Apart from question time which is worth watching for entertainment value, most of the time you'd see a few MPs staring at their iPad, separated by a whole bunch of empty chairs, while one of them waffles on about something. It's much the same in State Parliament where I have often thought "what on earth is the point of this?"

There's a reason more politicians aren't warming those comfy green seats; they've got better things to do.

So it was perplexing this week to see the Greens highlighting a comparison of the parliamentary performance of Tasmanian independent MHR Andrew Wilkie with their own Melbourne MHR Adam Bandt. At first glance, Bandt romps it in - 120 parliamentary speeches to Wilkie's 49 and 42 second- reading speeches to just six from Wilkie.

Wow, he has been busy, you might think. Has Wilkie just been napping in parliament on sitting days, you might wonder.

The point of this number crunching exercise by Greens co-founder Louise Crossley was to dispel the notion that independents are more effective than MPs backed by a party machine. The Greens and Labor have their eyes on Denison, held by Wilkie by just 1.2 per cent, and appear to be ramping up their campaigns to oust him at the next election.

A debate about the power of independence versus the party machine is well worth having, but it shouldn't be reduced to this simple scorecard.

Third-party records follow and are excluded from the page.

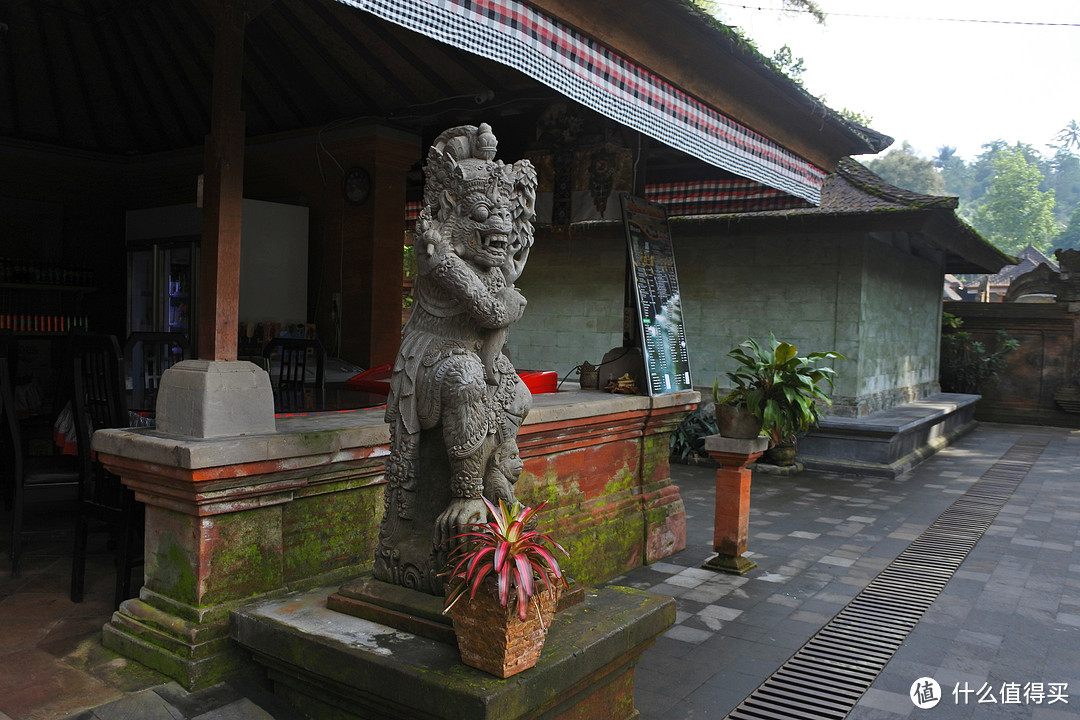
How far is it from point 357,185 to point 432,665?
5528 mm

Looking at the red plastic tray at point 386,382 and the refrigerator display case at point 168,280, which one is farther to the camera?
the refrigerator display case at point 168,280

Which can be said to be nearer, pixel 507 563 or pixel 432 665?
pixel 507 563

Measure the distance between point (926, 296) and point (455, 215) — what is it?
40.1 ft

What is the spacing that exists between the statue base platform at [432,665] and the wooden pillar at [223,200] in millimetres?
1111

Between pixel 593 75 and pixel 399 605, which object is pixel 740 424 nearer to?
pixel 593 75

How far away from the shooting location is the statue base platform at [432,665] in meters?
2.19

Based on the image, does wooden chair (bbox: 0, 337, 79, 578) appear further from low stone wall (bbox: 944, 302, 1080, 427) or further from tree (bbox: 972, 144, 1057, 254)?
tree (bbox: 972, 144, 1057, 254)

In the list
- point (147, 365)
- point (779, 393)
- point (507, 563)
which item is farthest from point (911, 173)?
point (507, 563)

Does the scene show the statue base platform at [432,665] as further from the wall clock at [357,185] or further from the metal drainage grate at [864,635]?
the wall clock at [357,185]

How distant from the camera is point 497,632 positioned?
2160 millimetres

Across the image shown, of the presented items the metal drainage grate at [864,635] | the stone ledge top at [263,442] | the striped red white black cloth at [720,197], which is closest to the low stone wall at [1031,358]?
the metal drainage grate at [864,635]

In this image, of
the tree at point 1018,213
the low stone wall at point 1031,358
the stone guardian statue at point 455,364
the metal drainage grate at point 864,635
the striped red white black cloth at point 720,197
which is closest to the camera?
the stone guardian statue at point 455,364

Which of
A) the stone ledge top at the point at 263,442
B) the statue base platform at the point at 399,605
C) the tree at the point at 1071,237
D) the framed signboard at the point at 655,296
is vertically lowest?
the statue base platform at the point at 399,605

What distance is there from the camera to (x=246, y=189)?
781cm
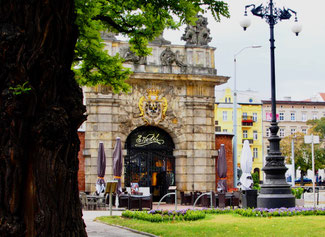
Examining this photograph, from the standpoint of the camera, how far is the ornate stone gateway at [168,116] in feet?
96.0

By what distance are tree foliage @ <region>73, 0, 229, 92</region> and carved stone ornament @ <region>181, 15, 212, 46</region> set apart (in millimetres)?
14228

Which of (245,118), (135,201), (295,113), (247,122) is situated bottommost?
(135,201)

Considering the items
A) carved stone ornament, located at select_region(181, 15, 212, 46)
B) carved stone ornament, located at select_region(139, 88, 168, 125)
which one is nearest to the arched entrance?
carved stone ornament, located at select_region(139, 88, 168, 125)

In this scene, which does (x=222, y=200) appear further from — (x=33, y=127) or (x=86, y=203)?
(x=33, y=127)

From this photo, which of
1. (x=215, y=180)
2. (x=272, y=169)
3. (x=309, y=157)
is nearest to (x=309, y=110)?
(x=309, y=157)

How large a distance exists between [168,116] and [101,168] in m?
5.61

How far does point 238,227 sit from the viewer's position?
550 inches

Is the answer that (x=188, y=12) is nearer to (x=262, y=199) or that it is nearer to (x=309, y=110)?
(x=262, y=199)

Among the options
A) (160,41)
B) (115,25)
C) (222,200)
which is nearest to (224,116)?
(160,41)

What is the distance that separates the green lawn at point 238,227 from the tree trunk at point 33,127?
5.67 m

There are many reasons why Bandt is spending more time on his feet. For one thing he is the Greens' sole representative in the federal lower house and, is therefore, required to put his party's views forward on a whole range of issues. Wilkie can afford to be a little more choosy and save his breath for issues most likely to effect his constituents here in Tasmania.

Defending his record, Mr Wilkie accused the Greens of "confusing activity with results". I would go one step further. They're confusing waffling on in parliament while no one is listening with meaningful activity.

So how could you assess a politician's performance more accurately or get a better grip on the influence of an independent versus that of a minor party such as the Greens?

Wilkie might like it if we used another simple calculation: adding up the dollars he's helped secure for the state. On that score, his bottom line is pretty healthy given the $340 million federal government investment in the Royal Hobart Hospital upgrade.

But this too, falls short and ignores the concerns about the effect of that money on Tasmania's GST share and questions about priorities for the ailing health system.

The better question is who has made the biggest difference? There's no easy answer and it certainly doesn't come down to just numbers.